As to the purpose of this offence, in the Merlin Attractions Limited (the Alton Towers) case, HHJ Chambers QC said:
“The offence is concerned primarily with punishing the criminality for the exposure to a material risk; the fact that actual injuries were in fact caused is simply a manifestation of that risk and an aggravating feature. Although those injured in this incident are at the forefront of everyone’s mind, this sentencing exercise should not be seen as an attempt to put a monetary value on what has happened to them or on their injuries; compensation will be for the civil court. No financial penalty can put the clock back. It is for me to judge the seriousness of the offence by assessing culpability and the risk of harm”.
As is common with other sentencing guidelines, before identifying the starting point and category range the court must first consider culpability and harm
Question of culpability will be determined by whether or not the employer put in place satisfactory instructions, whether concerns were monitored, the extent of the failure, was it for example systemic failure within the organisation. Employer / employee engagement is also important, an employer’s failure to properly acknowledge and address employee concerns will amount to an aggravating factor.
These factors will also assist the court in determining whether the accident / incident was forseeable. If it was forseeable then culpability will be assessed as high.
The guideline makes a distinction between consequence (the seriousness of the harm risked) and the likelihood (the chance of that harm actually arising) of harm. The Court of Appeal, in R v Board of Trustees of the Science Museum  1 WLR 1171, explained that the test should be applied as meaning simply the risk that something may happen.
Once the ‘culpability’ and ‘harm’ categories are established, the turnover of the organisation will be used to allocate a particular sentencing matrix. There are different matrices depending on the size of the organisation:
- Micro – Turnover not more than £2 million
- Small – Turnover between £2 and £10 million
- Medium – Turnover between £10 and £50 million
- Large – Turnover over £50 million
Provision is made for ‘very large’ organisations, with the Guidelines stating that it may be necessary to move outside of the stated ranges. Unfortunately, no further guidance is given on how those calculations should be conducted.
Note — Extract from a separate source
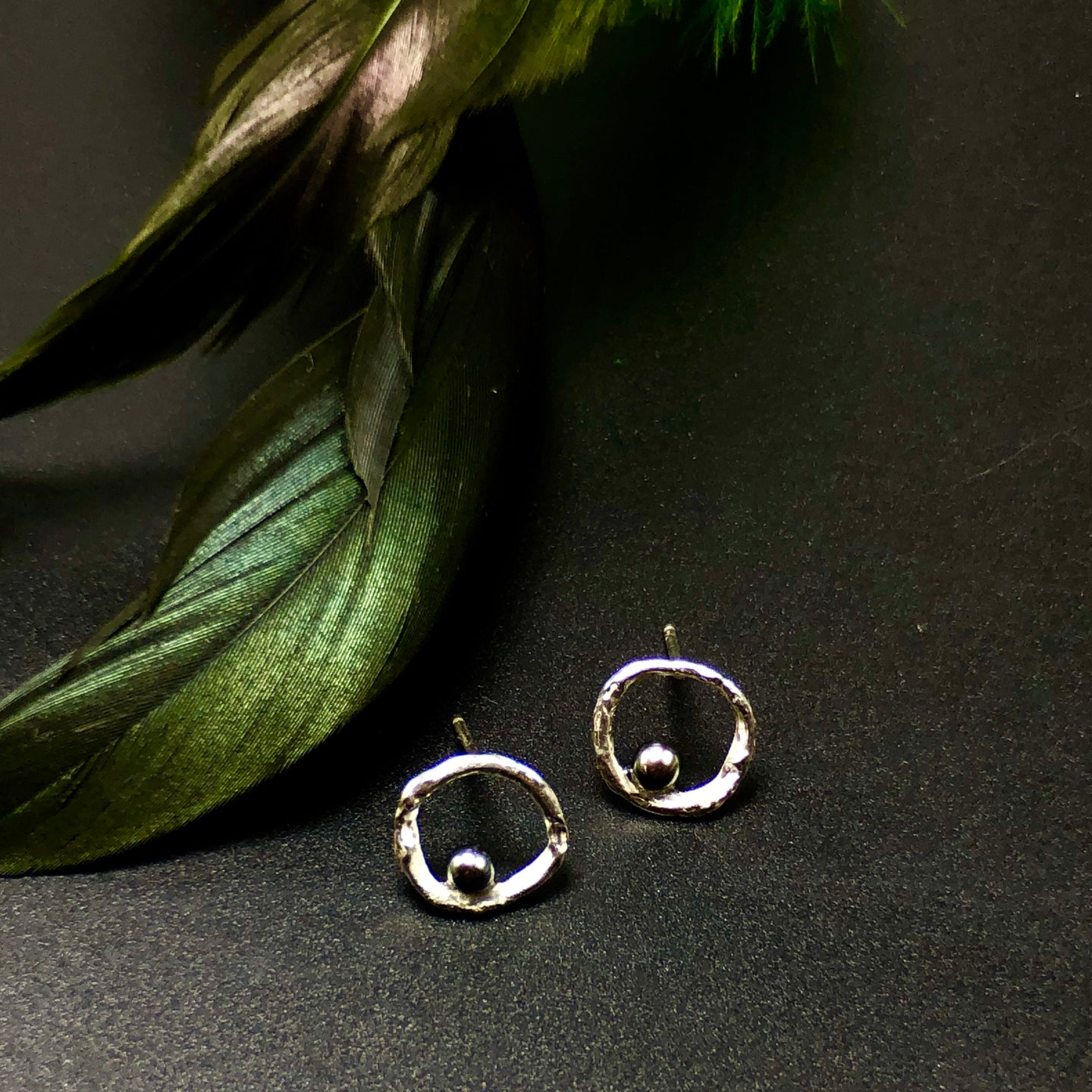 Circle Earrings with Black Pearls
Once the matrix has been used to determine the fine range, it will then be for the Court to engage in the normal sentencing exercise and follow the following process:
- Consider any mitigating and aggravating features of the case, as listed in the Guidelines;
- Ensure that the fine is proportionate to the means of the offender;
- Consider other factors that may warrant adjustment of the fine, such as the impact of any fine on the local economy; and
- Apply a reduction for a guilty plea (where appropriate).
Whilst the figures used within the Guidelines provide some clarity to the sentencing process, the above four stages still maintain a level of unpredictability about the fine to be imposed. There will be cases with similar fact patterns that may still differ in the level of fine, perhaps due to the mitigating and/or aggravating features that are applicable.